The YouTube account that hosted his videos, which had previously been accessible to the public, was unavailable Monday night.

Crimo had his own Discord server, where fans and people who knew him would chat. The community featured a politics board filled with nihilistic political memes. The most recent post before the shooting, which was posted in March, was a picture of Budd Dwyer, the Pennsylvania state treasurer who shot and killed himself on live television in the late 1980s, along with the caption, “I wish politicians still gave speeches like this.”

On Discord, fans would share posts that Crimo had made of himself. One apparent selfie Crimo took in March reads: “Cursed image screenshot and send to everyone or commit not alive anymore,” a reference to suicide.

After Monday’s shooting, 4chan trolls invaded the community, using it as a meeting point to laud the shooter and post memes about the attack. The Discord channel was shut down around 6 p.m. ET, just hours after Crimo was named as a person of interest.

Crimo also posted frequently to a message board that discussed graphic depictions of murder, suicide and death.

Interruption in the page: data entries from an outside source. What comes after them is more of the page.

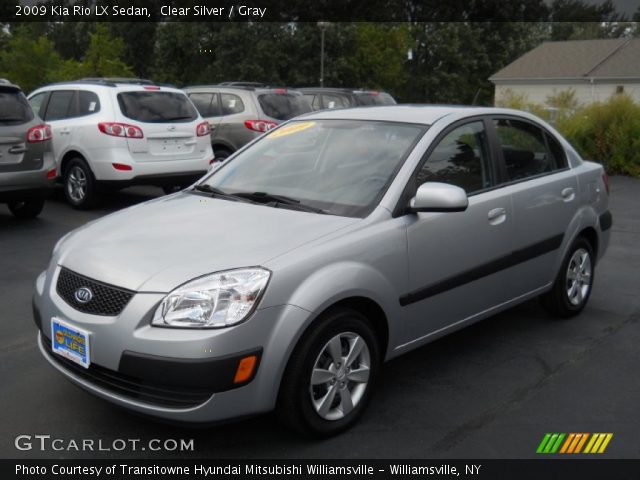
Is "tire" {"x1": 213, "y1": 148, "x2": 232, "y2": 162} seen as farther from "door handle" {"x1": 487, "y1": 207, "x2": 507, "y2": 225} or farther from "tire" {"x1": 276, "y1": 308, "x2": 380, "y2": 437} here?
"tire" {"x1": 276, "y1": 308, "x2": 380, "y2": 437}

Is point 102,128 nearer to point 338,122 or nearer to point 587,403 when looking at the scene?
point 338,122

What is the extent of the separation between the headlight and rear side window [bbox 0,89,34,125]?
620 cm

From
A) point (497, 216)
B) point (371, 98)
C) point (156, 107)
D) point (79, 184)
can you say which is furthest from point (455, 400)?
point (371, 98)

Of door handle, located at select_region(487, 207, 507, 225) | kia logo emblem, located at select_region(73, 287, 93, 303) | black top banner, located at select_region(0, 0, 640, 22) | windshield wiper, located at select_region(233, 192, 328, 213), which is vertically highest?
black top banner, located at select_region(0, 0, 640, 22)

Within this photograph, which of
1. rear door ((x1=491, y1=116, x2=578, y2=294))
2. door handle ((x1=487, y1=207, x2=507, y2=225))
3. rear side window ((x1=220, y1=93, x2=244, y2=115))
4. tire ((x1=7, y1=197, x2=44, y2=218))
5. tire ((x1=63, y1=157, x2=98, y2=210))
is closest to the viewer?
door handle ((x1=487, y1=207, x2=507, y2=225))

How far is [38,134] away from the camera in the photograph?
8.70 metres

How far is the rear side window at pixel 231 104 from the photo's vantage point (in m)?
12.5

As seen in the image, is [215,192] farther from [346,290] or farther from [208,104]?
[208,104]

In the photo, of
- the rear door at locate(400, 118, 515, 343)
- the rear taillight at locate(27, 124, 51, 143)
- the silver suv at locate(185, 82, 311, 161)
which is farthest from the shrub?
the rear door at locate(400, 118, 515, 343)

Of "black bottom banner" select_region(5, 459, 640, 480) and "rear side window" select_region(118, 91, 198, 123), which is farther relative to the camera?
"rear side window" select_region(118, 91, 198, 123)

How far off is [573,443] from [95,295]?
7.99 ft

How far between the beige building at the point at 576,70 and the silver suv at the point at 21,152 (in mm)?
46212

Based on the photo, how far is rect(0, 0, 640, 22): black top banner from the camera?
44.4 meters

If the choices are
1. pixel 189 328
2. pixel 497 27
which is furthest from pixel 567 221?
pixel 497 27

His most recent post to that message board came last week, when he posted a video of a beheading.

Crimo didn’t frequently post about major political figures on his websites, except for two posts about former President Donald Trump.

A video posted to Crimo’s YouTube page on Jan. 2, 2021, appears to show Crimo among a throng of protesters cheering for Trump’s presidential motorcade outside an airport. Crimo flips the phone’s orientation to reveal his face at the end of the video.

Crimo is also seen draped in a Trump flag in a June 27, 2021, post on Twitter. The post is captioned with only the word “spam.”

Mark Heymann, 22, who said he went to Highland Park High School with Crimo, said Crimo was a rapper who released music when they were in school together.

Heymann said he doesn’t recall much about Crimo. “He always seemed a little off, but I can’t describe it much beyond that,” he said.

Crimo’s father, who reportedly owned convenience stores, staged an unsuccessful run for mayor of Highland Park in 2019.

In the neighborhood, the family were known as quiet people who kept to themselves, said people who lived on the block.

Michael Gammel, who lives next door, recalled one conversation in which the elder Crimo alluded to his son having trouble at school that the father described as “emotional issues.”

Gammel and another neighbor who didn’t want to be identified recalled the younger Crimo riding around on an electric scooter with loud music playing so people knew when he came and went. The last time, Gammel said, was Monday morning about 10.

Highland Park Mayor Nancy Rotering told NBC’s “TODAY” show Tuesday that she didn’t believe Crimo was previously known to police until Monday.

She revealed she knew him when he was in the Cub Scouts, a Boy Scouts of America program for children in kindergarten to fifth grade.

“I know him as somebody who was a Cub Scout when I was the Cub Scout leader,” she said. “It’s one of those things where you step back and you say, ‘What happened? How did somebody become this angry? This hateful?’ To then take it out on innocent people who literally were having a family day out.”

When asked what he was like back then, she replied, “He was just a little boy.”